### SHORT EXERCISE 1
Translate the sentence "Has anyone ever changed the fundamental mechanical action and become a good kick?" from the text about players' kicking actions into Spanish.

### TEXT SECTION

Also posters have said that they haven’t personally been able to fix their own kicking action when they tried to. But I don’t think that these posters are elite athletes who were picked top five in the afl draft based on their talent and had an elite kicking coach working with them personally specifically on their kicking. Correct me if I’m wrong.
 
People are saying that it’s extremely hard to fix your kicking action and also that if he hasn’t fixed it by now he won’t. If it’s so hard to fix maybe he just needs longer?

Also posters have said that they haven’t personally been able to fix their own kicking action when they tried to. But I don’t think that these posters are elite athletes who were picked top five in the afl draft based on their talent and had an elite kicking coach working with them personally specifically on their kicking. Correct me if I’m wrong.


I think there is a lot of cross over, in the discussion, of different ideas I would summarise as:

1. players whose kicking improved but whose actions were within a range of what is reasonable for an AFL player and who improved their kicking to an averge AFL level (e.g. Jobe). These are the players who are not good kicks;

2. players who had genuinely flawed actions whose kicking improved while maintaining the flawed action but who would never have been more than the lower side of average (e.g. Hooker and possibly BZT but I think he's more of a category 1.5)

3. players who changed their flawed actions and who improved but are still not good kicks (e.g. Draper whose action / ball drop appears to have changed and tightened this season);

4. players who changed their flawed actions and became good kicks (e.g. ??);

5. players whose actions were a mess, barely functional, and it never changed (e.g. Dylan Clarke).

Has anyone ever changed the fundamental mechanical action and become a good kick? Almost certainly not. My impression of the players who change their actions is that it's not really that the action changes, it is that offensive and unnecessary movements are removed from the action, so that there are less things that go wrong. The basic mechanics do not change. Draper, for example, is no longer spilling the ball onto his foot, as he was in the last few years, and his action has been shaped so it can be consistently reproduced removing the sprawl of limbs that used to be part of his kicking. But even then it's not a remodelling as much as it is shaping and restricting of the movements, and the shape of those movements, and, I suspect, concentration to ensure that he is actually going through the kicking action each time. Compare and contrast with Hooker, for example, who developed a way to make his action work but whose basic shape was always the same. This is almost certainly what we are aiming for with Tsatas, not a remodelling.

### RECORD EXTRACTS

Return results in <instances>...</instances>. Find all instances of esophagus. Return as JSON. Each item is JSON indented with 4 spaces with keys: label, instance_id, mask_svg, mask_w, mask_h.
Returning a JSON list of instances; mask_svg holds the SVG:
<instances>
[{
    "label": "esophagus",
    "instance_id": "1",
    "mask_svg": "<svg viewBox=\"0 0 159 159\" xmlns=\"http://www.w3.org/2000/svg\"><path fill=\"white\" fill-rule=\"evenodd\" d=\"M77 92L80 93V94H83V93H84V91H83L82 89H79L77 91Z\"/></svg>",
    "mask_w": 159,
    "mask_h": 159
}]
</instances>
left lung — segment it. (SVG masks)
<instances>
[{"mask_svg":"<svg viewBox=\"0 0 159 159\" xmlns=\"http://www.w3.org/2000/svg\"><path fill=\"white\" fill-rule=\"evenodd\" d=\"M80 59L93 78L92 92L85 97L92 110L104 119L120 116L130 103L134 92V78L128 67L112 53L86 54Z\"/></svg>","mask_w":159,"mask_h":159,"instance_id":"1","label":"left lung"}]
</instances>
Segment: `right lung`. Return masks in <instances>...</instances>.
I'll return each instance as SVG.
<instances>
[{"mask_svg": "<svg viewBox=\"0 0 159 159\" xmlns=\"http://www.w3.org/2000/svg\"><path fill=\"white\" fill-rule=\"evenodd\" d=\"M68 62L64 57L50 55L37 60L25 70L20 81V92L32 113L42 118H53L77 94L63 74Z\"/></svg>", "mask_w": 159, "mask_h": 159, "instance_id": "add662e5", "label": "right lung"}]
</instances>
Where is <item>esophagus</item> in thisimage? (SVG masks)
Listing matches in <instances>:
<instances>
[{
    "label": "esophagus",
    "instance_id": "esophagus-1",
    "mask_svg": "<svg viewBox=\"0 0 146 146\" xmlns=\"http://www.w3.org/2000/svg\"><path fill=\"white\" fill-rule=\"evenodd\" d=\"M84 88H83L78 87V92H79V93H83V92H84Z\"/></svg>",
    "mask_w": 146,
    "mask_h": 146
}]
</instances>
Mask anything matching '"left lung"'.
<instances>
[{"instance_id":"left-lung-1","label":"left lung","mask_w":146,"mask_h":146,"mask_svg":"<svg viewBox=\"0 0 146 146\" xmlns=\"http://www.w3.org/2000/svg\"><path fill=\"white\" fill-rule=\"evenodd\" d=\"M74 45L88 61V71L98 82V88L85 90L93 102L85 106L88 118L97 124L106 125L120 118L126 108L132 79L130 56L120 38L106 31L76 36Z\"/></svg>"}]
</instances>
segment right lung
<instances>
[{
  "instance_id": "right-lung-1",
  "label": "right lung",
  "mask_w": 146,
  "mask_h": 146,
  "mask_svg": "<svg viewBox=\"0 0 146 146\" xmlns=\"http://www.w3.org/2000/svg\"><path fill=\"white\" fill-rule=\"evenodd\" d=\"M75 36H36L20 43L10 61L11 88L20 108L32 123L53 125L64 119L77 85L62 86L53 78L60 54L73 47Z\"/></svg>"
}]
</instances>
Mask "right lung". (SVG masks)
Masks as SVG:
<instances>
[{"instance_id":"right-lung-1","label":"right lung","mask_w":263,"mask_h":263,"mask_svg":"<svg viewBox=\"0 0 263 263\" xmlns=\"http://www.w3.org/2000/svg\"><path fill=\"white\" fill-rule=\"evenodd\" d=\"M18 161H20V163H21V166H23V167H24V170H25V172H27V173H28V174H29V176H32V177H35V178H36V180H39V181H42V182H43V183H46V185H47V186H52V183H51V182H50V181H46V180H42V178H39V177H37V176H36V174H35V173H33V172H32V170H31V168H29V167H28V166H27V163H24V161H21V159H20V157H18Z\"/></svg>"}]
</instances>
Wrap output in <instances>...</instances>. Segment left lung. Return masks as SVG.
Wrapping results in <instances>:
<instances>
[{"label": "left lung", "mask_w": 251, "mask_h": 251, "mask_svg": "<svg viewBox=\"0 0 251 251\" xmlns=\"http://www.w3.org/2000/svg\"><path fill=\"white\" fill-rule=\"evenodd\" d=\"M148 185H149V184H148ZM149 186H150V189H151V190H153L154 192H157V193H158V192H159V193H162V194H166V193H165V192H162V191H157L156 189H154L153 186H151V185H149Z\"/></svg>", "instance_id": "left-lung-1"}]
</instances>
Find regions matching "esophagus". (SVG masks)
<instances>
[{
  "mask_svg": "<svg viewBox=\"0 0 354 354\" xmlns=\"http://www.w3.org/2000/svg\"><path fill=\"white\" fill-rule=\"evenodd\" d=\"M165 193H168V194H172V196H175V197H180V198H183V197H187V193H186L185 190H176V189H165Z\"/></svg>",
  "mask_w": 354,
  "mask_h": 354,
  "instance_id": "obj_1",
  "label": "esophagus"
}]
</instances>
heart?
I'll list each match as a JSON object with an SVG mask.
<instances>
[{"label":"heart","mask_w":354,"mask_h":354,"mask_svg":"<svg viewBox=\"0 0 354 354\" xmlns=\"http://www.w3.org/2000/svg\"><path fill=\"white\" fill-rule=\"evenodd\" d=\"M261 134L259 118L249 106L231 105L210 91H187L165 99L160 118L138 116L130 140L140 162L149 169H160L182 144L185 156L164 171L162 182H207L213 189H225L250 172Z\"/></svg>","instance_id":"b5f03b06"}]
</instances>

### SHORT EXERCISE 2
Report each line of the records that contains the string "Find". Case matters.

### RESPONSE 1
¿Alguien ha cambiado alguna vez la acción mecánica fundamental y se ha convertido en un buen pateador?

### RESPONSE 2
Return results in <instances>...</instances>. Find all instances of esophagus. Return as JSON. Each item is JSON indented with 4 spaces with keys: label, instance_id, mask_svg, mask_w, mask_h.
Find regions matching "esophagus". (SVG masks)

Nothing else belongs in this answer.